Travail Emilio

Mon travail artistique se concentre sur le concept d’éloignement en tant que prise de distance entre soi et le monde extérieur. Explorant une relation psycho-physique au croisement d’espaces réels et imaginaires, la distance prend une valeur subjective, introspective et expérientielle. Mon éloignement est à la fois un moyen d’exploration du monde et, au fond, de découverte de moi-même.

Mes sujets de prédilection sont les espaces géographiques reculés et la photographie intime à la maison. En ce qui concerne les premiers, je me concentre principalement sur la photographie de rue—lors de déambulations urbaines ou de voyages.
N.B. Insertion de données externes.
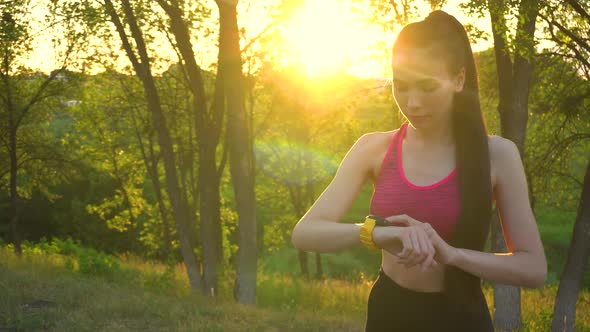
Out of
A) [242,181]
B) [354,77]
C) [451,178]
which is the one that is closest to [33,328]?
[242,181]

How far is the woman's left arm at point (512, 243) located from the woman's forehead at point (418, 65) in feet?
0.92

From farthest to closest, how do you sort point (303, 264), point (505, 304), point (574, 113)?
point (303, 264) < point (574, 113) < point (505, 304)

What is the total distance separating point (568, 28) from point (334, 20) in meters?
5.54

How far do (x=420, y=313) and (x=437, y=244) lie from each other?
392 millimetres

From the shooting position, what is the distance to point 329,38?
2211cm

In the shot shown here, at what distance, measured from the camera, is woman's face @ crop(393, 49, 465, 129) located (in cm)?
207

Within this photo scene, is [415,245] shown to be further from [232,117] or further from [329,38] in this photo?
[329,38]

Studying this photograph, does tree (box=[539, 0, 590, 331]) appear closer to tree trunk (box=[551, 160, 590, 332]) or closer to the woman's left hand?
tree trunk (box=[551, 160, 590, 332])

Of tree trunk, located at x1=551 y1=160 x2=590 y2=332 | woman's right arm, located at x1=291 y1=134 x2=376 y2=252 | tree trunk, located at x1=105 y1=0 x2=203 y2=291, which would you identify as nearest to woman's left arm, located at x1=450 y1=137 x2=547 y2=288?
woman's right arm, located at x1=291 y1=134 x2=376 y2=252

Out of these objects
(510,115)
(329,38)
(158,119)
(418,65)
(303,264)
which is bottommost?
(303,264)

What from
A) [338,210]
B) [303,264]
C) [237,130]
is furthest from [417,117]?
[303,264]

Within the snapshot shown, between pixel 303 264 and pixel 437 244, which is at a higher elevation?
pixel 437 244

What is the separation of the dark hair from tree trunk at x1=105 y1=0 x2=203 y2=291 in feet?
46.4

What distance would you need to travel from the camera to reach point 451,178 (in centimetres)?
209
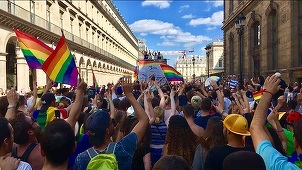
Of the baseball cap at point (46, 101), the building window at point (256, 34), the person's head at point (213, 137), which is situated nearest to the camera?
the person's head at point (213, 137)

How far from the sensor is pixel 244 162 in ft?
6.31

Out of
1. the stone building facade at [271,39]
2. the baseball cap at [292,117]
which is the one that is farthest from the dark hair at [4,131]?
the stone building facade at [271,39]

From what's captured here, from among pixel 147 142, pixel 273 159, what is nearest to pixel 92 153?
pixel 147 142

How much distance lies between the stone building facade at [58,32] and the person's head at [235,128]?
7651 mm

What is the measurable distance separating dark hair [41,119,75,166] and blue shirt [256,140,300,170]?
5.02ft

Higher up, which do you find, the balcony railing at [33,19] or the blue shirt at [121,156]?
the balcony railing at [33,19]

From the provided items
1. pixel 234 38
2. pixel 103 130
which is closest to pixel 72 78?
pixel 103 130

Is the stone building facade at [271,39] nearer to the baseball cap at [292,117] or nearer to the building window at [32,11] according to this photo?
the baseball cap at [292,117]

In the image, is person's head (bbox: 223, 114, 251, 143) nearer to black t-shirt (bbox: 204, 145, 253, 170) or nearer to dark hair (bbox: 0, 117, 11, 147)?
black t-shirt (bbox: 204, 145, 253, 170)

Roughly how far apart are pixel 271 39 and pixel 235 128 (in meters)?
24.0

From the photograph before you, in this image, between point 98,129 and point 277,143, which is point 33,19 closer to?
point 98,129

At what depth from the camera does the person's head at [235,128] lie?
10.4 feet

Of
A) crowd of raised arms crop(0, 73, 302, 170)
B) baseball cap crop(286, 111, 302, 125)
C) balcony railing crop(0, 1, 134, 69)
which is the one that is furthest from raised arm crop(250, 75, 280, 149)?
balcony railing crop(0, 1, 134, 69)

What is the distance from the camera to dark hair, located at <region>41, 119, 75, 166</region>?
251 centimetres
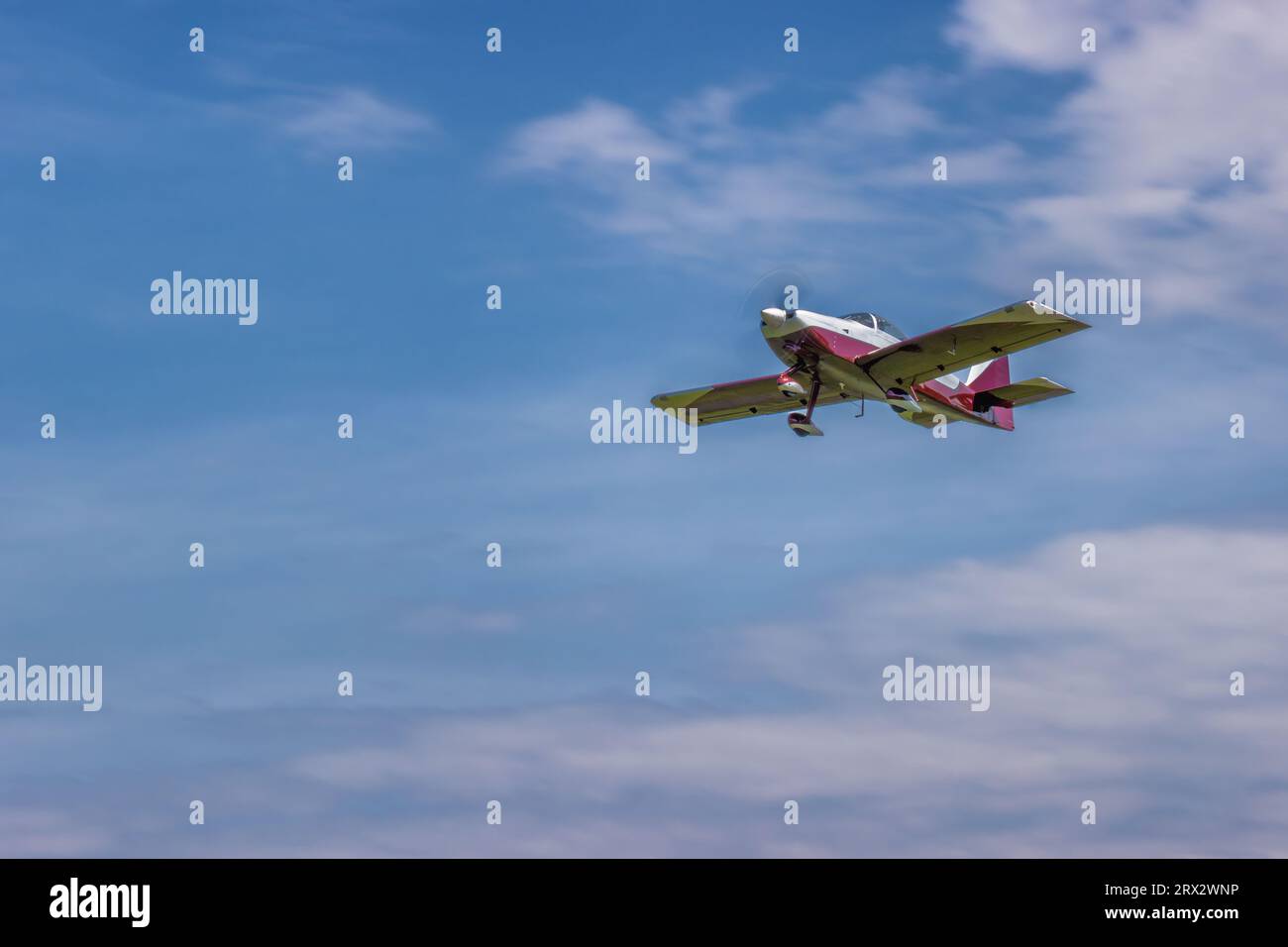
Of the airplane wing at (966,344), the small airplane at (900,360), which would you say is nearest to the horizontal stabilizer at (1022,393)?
the small airplane at (900,360)

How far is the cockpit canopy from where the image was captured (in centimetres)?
6562

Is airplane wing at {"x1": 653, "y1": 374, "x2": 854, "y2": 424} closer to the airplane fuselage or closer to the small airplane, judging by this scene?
the small airplane

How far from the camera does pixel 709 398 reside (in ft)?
242

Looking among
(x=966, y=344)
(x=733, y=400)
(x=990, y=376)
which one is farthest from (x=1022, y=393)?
(x=733, y=400)

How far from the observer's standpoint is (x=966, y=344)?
64562 mm

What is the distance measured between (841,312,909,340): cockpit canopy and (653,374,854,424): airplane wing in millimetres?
5483

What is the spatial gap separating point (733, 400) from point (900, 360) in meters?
9.92

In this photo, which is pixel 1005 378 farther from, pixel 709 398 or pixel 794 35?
pixel 794 35

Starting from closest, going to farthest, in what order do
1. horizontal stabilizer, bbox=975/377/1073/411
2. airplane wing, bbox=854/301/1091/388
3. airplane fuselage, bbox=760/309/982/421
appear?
airplane wing, bbox=854/301/1091/388 → airplane fuselage, bbox=760/309/982/421 → horizontal stabilizer, bbox=975/377/1073/411

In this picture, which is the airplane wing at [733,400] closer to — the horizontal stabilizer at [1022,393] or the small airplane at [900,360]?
the small airplane at [900,360]

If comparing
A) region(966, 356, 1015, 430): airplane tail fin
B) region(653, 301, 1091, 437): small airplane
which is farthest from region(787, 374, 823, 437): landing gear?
Result: region(966, 356, 1015, 430): airplane tail fin

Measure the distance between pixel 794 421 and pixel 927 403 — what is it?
28.0ft
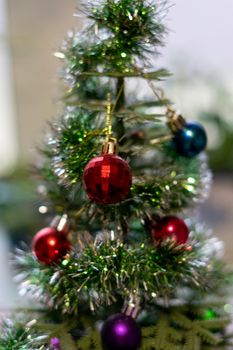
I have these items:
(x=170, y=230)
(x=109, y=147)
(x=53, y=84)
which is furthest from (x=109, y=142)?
(x=53, y=84)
Dans la série Déambulation et dans When the darkness falls il s’agit de photographies de rue prises à Paris pendant plusieurs années. Les séries Shqipëria et Drifting in Khorasan (en cours de production) concernent des photographies prises pendant des errances en Albanie et d’explorations psycho-géographiques au Grand Khorasan (une région historique chevauchant puiseurs pays en Asie Centrale). Dans ces séries il y a des sujets récurrents comme l’architecture, des paysages isolés, des objets, de la matière et des traces. L’être humain est anecdotique et lorsqu’il est présent il est toujours gardé à une certaine distance—sans qu’il y ait eu un contact direct lors de la prise de vue. Les ambiances ainsi photographiées reflètent une dimension intime et introspective de l’éloignement même si, parfois, elle peut se manifester dans des endroits où il y a beaucoup de personnes.
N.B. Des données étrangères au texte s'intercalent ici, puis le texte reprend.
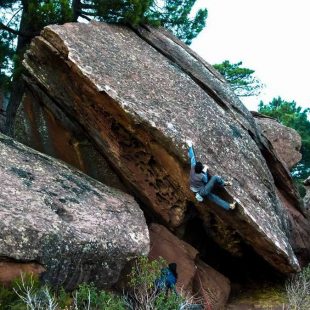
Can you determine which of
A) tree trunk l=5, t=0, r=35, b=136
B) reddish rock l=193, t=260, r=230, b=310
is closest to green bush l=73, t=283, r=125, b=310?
reddish rock l=193, t=260, r=230, b=310

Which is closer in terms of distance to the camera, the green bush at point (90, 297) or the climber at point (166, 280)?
the green bush at point (90, 297)

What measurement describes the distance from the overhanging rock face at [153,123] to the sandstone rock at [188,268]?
42cm

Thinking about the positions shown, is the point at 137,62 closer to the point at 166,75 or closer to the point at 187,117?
the point at 166,75

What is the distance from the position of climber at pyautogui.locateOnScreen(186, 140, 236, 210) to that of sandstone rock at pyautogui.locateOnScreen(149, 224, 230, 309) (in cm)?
179

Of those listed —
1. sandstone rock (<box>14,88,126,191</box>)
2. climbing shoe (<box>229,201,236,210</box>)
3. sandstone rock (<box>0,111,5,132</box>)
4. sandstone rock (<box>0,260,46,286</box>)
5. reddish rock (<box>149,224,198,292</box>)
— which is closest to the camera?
sandstone rock (<box>0,260,46,286</box>)

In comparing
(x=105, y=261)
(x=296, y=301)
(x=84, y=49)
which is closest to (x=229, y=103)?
(x=84, y=49)

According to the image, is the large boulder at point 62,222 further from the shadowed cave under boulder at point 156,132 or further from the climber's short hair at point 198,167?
the climber's short hair at point 198,167

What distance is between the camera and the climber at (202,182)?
28.8ft

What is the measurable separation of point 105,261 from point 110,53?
4687 mm

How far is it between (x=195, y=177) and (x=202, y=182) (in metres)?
0.17

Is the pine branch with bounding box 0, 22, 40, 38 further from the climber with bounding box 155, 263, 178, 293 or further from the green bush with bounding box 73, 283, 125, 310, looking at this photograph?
the green bush with bounding box 73, 283, 125, 310

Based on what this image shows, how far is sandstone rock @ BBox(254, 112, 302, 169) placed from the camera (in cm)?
1688

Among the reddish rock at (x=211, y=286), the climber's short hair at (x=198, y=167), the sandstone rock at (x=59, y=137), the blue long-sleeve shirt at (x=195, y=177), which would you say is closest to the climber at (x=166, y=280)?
the reddish rock at (x=211, y=286)

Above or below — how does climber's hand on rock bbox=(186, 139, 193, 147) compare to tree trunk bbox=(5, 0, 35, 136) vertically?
below
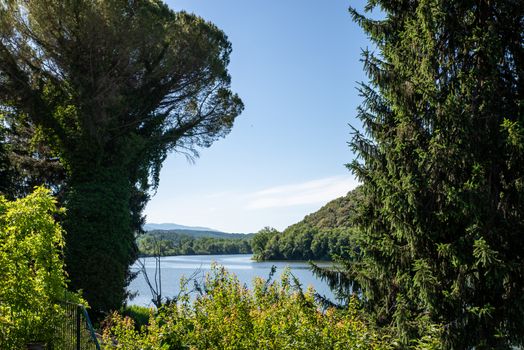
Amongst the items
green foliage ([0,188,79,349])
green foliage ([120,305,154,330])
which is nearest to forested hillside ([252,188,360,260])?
green foliage ([120,305,154,330])

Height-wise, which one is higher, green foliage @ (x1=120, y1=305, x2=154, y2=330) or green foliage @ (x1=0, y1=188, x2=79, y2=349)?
green foliage @ (x1=0, y1=188, x2=79, y2=349)

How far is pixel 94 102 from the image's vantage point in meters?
17.4

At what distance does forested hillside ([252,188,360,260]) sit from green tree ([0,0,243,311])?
37929 mm

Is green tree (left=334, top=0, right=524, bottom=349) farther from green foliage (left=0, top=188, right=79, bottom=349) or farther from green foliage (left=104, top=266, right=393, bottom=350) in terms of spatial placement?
green foliage (left=0, top=188, right=79, bottom=349)

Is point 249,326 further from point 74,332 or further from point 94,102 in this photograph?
point 94,102

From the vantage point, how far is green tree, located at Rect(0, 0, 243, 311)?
1631 centimetres

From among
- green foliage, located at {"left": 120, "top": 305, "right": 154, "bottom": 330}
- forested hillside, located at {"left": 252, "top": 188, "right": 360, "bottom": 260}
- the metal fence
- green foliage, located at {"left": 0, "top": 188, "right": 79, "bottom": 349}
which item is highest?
→ forested hillside, located at {"left": 252, "top": 188, "right": 360, "bottom": 260}

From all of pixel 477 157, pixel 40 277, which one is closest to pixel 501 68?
pixel 477 157

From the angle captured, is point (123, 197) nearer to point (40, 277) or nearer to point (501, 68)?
point (40, 277)

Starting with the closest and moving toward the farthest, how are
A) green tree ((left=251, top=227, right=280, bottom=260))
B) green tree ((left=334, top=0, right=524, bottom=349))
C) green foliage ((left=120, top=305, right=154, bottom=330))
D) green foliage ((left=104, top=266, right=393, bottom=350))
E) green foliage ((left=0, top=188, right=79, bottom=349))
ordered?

Concernant la photographie intime à la maison, il s’agit de prises de vue chez moi—ici à Paris ou en Italie. La maison représente un lieu refuge qui me permet de m’extraire du monde extérieur, de m’abstraire du réel et m’amène à procéder à des pratiques esthétiques. Le sujet des images est dans la plupart des cas très centré et bien isolé de manière à attirer le regard et l’attention du spectateur sur un détail significatif. Ce recentrement dans la composition permet également de suggérer la présence d’un corps voyant dont le regard est attiré par un détail pour lui significatif ; un corps animé par un désir de connaissance des objets se trouvant autour de lui ainsi que de son corps lui-même (cf. Merleau-Ponty 1985)—comme c’est le cas dans certaines images. Si d’une part ces détails renvoient à une réalité domestique à première vue banale, l’attention portée par un recentrement assez affirmé dans la composition permet de les charger d’une importance particulière en mettant en exergue une valeur infra-ordinaire (cf. Perec) et poétique (cf. Bachelard).
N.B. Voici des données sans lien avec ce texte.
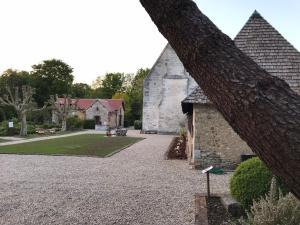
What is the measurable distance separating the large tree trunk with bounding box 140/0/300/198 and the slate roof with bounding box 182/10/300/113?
43.7 feet

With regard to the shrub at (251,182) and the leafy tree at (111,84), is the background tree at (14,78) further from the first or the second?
the shrub at (251,182)

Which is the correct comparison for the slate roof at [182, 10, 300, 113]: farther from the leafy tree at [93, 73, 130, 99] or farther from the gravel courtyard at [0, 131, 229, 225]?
the leafy tree at [93, 73, 130, 99]

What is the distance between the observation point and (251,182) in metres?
8.09

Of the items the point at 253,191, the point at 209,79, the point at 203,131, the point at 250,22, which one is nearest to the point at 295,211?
the point at 253,191

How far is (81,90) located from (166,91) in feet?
178

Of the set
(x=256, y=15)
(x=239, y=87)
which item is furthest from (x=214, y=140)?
(x=239, y=87)

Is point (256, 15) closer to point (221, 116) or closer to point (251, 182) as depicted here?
point (221, 116)

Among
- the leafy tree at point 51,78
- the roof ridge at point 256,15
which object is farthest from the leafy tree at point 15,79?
the roof ridge at point 256,15

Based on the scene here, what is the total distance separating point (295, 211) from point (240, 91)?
14.0ft

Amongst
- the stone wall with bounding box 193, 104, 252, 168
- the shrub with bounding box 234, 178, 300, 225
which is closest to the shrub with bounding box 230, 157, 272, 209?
the shrub with bounding box 234, 178, 300, 225

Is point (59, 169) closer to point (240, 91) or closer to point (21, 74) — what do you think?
point (240, 91)

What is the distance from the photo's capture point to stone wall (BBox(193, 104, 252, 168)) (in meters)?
15.9

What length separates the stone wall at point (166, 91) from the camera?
4556 centimetres

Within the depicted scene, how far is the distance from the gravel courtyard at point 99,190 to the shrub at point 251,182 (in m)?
1.06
Dans la série Sans titre j’aborde la question de l’éloignement comme distance que je garde entre moi et le monde extérieur—un monde « autre » fait de personnes, choses, endroits, que je laisse dehors pour préserver une intimité à découvrir et construire chez moi. Le « chez moi » renvoie à un espace affectif que j’essaye d’habiter et de représenter. Il s’agit de photographies d’objets et pièces de mon appartement, de vues par ma fenêtre (de bâtiments, de ciel ou d’animaux), de parties de mon corps et d’un autoportrait. Dans la série Frammenti di ieri j’aborde la mémoire intime de ma maison natale. Dans la série, la représentation de la mémoire se déploie dans une ambiance presque spectrale. Il s’agit d’un agencement asymétrique d’images floues d’objets et de pièces de ma maison. Le flou a été provoqué par une mise au point manuelle intentionnellement décalée pour réduire la netteté des objets photographiées. L’asymétrie de l’agencement et le flou des images « désobjectivsent » les éléments visuels et évoquent une confusion, voire une tension, engendrée par des objets de la mémoire (cf. Aloi 2018). Par cette approche, les images deviennent picturalement plus sensibles et subjectives. Sensibilité et subjectivité trouvent une concrétude par une abstraction picturale qui brise le lien entre forme et contenu des images en défigurant l’objet photographié pour le rendre une matière sensible. La plupart des images sont réduites à des taches de couleurs ne permettant pas de comprendre l’objet photographié. En ce qui est de l’agencement, le choix d’un mur asymétrique a été fait car il renvoi à l’idée de corps et de constellation—deux métaphores de la matérialité de la mémoire.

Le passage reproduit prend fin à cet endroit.